--- Source document ---

The treatment approach with this technology is with done high precision, both in extension and in depth, allowing us to eradicate lesions in their entirety.

It should be noted that the success of electrosurgery, requires that it must be professionally carried a Certified Colposcopist Physician with appropriate experience and skill. To perform this procedure pre-established requirements are required. See Electrosurgery icon.

When women or partners are diagnosed HPVI positive, usually a difficult situation is created, generating many questions that may cause an emotional impact on one or both. This emotional disturbance tends to be greater in women.

The Colposcopist Physician is also trained to face this kind of situations and to have the disposition to provide advice for both. This orientation should be carried out in a professional way and must be based on knowledge and expertise in the subject, with the aim of providing counseling to completely overcome this situation, and conserve the marital and family integrity.

After Electrosurgery, the cervix recovers its anatomical and histological characteristics and its normal functions. However, three different clinical situations may manifest in the patient:

  • REINFECTION:

The protective immunity caused by HPV, after infection, is not complete or permanent, as is the case with other viruses. So, for future reference, the patient is still exposed to new HPV infections (reinfection). There are 14 types of high-risk HPV that can infect the lower genital tract, contaminate at different times, and cause cancer.

Monogamous sexual behavior (fidelity) in the couple is the fundamental basis for preventing reinfection.

  • RESIDUAL INFECTION:

It is the manifestation of HPV infection in any control over the course of the 12 months after receiving treatment.

  • RECURRENT INFECTION:

It is the presence of HPV infection, after the first follow-up year, since receiving treatment.

  • In most residual infection and recurrent infection cases, they occur in patients who were not treated by certified personnel or with obsolete and improvised procedures.
  • We must bear in mind that immunosuppressed patients are more likely to develop reinfection, residual infection, or recurrent infection.

There are currently two HPV vaccines. These vaccines are prophylactic ( to prevent or avoid) and are structured against HPV. Its principle is based in that the woman who has already received the vaccine in due form, when having contact with HPV, will not develop the infection, so she will not present precursor lesions and, as a result, will not develop cervical cancer in the future.

Currently, it is understood that this vaccine can also prevent other types of cancer, such as in the vagina, vulva and anus regions where HPV may produce carcinogenesis.

In 2006, the Food and Drug Administration (FDA) in the United States approved the first HPV vaccine, the TETRAVALENT VACCINE, structured against 4 types of papillomavirus: 16 and 18 (cervical cancer producers), 6 and 11 (genital warts producers). The application scheme for this vaccine is 3 doses: day 0 (first dose), at 2 months (second dose) and at 6 months (third dose).

In 2009, the FDA approved another HPV vaccine, the BIVALENT VACCINE, structured against 2 types of papillomavirus: 16 and 18. The application scheme for this vaccine is 3 doses: day 0 (first dose), at 1 month (second dose) and at 6 months (third dose).

Currently, both vaccines are approved approximately in 100 countries and are included in their cervical cancer prevention programs.

For several years, there have been multiple clinical trials that have analyzed the safety of these vaccines. These studies report that both HPV vaccines are safe and that adverse effects, by vaccine doses, were similar to those found in other vaccines.

Currently, a new vaccine, the NONAVALENT, is already in some countries. It is a prophylactic vaccine, structured against 9 types of papillomavirus: 6, 11, 16, 18, 31, 33, 45, 56 and 58.

The HPV vaccines proposal is a major contribution to the prevention of cervical, vaginal, vulva and anus cancer, and favorable results have already been presented.

The future rests in the elaboration and presentation of prophylactic and therapeutic vaccines against HPV, which will contribute to the prevention and eradication of cancers originated by this virus in a broader way.

--- Listed entries ---

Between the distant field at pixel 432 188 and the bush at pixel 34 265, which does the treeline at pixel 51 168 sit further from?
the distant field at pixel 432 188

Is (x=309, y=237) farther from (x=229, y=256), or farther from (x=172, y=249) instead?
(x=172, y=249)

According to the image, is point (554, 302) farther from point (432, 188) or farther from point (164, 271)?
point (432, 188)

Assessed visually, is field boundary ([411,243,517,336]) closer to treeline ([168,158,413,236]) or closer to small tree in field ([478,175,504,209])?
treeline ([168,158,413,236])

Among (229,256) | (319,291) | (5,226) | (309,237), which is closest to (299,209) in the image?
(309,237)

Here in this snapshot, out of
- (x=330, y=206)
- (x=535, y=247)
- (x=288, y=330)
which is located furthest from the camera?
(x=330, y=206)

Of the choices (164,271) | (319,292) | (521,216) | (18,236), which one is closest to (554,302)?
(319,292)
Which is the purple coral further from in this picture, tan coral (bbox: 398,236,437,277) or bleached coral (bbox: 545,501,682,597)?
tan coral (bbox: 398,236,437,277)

---
--- Listed entries ---

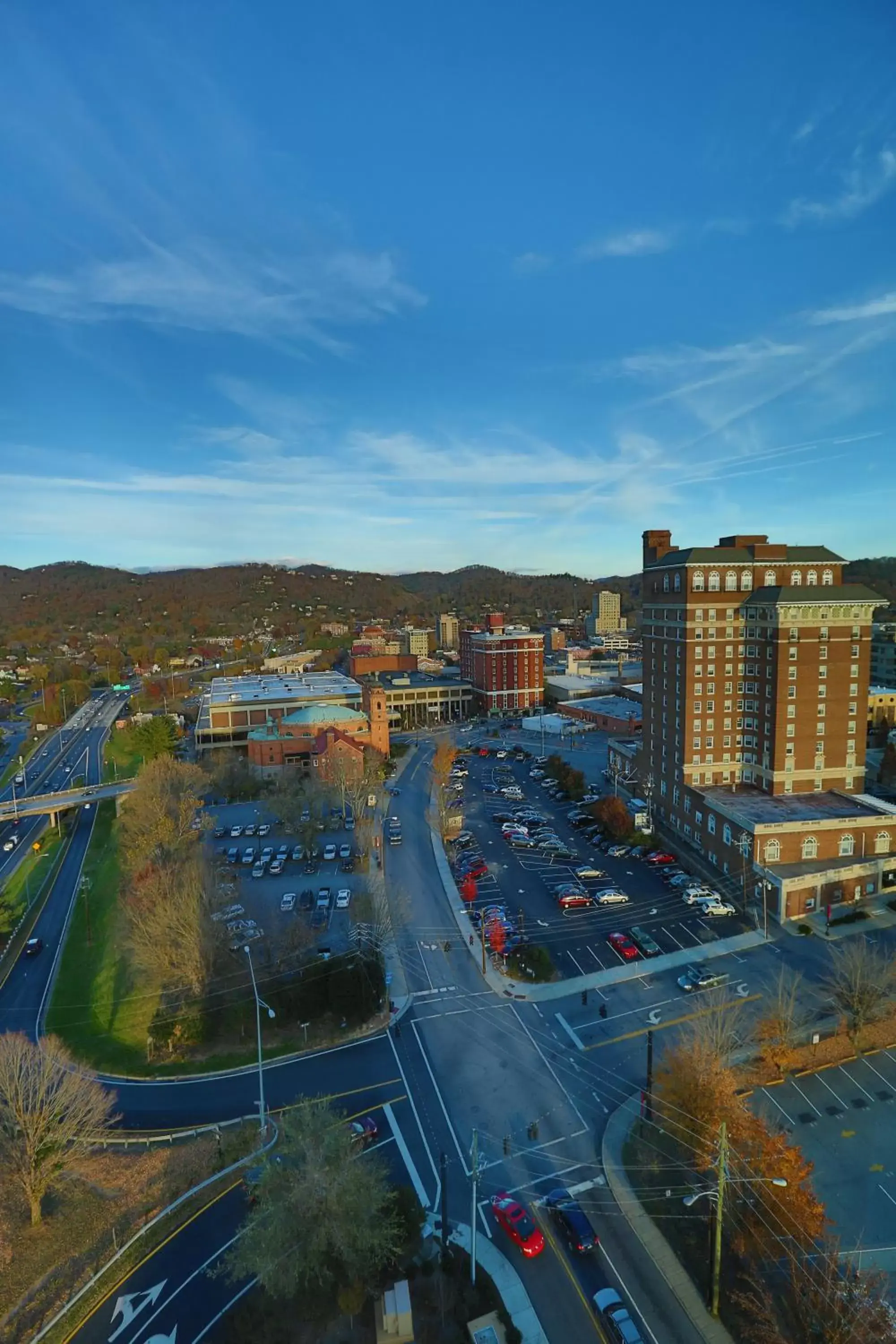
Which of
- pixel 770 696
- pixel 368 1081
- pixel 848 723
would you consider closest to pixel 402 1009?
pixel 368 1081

---

Required actions:
a. From the text on HPV treatment and vaccines, quote the passage that starts at the words "The protective immunity" and ends after the words "since receiving treatment.".
b. According to the text on HPV treatment and vaccines, in what year did the FDA approve the bivalent vaccine?

Task results:
a.
The protective immunity caused by HPV, after infection, is not complete or permanent, as is the case with other viruses. So, for future reference, the patient is still exposed to new HPV infections (reinfection). There are 14 types of high-risk HPV that can infect the lower genital tract, contaminate at different times, and cause cancer.

Monogamous sexual behavior (fidelity) in the couple is the fundamental basis for preventing reinfection.

  • RESIDUAL INFECTION:

It is the manifestation of HPV infection in any control over the course of the 12 months after receiving treatment.

  • RECURRENT INFECTION:

It is the presence of HPV infection, after the first follow-up year, since receiving treatment.

b. 2009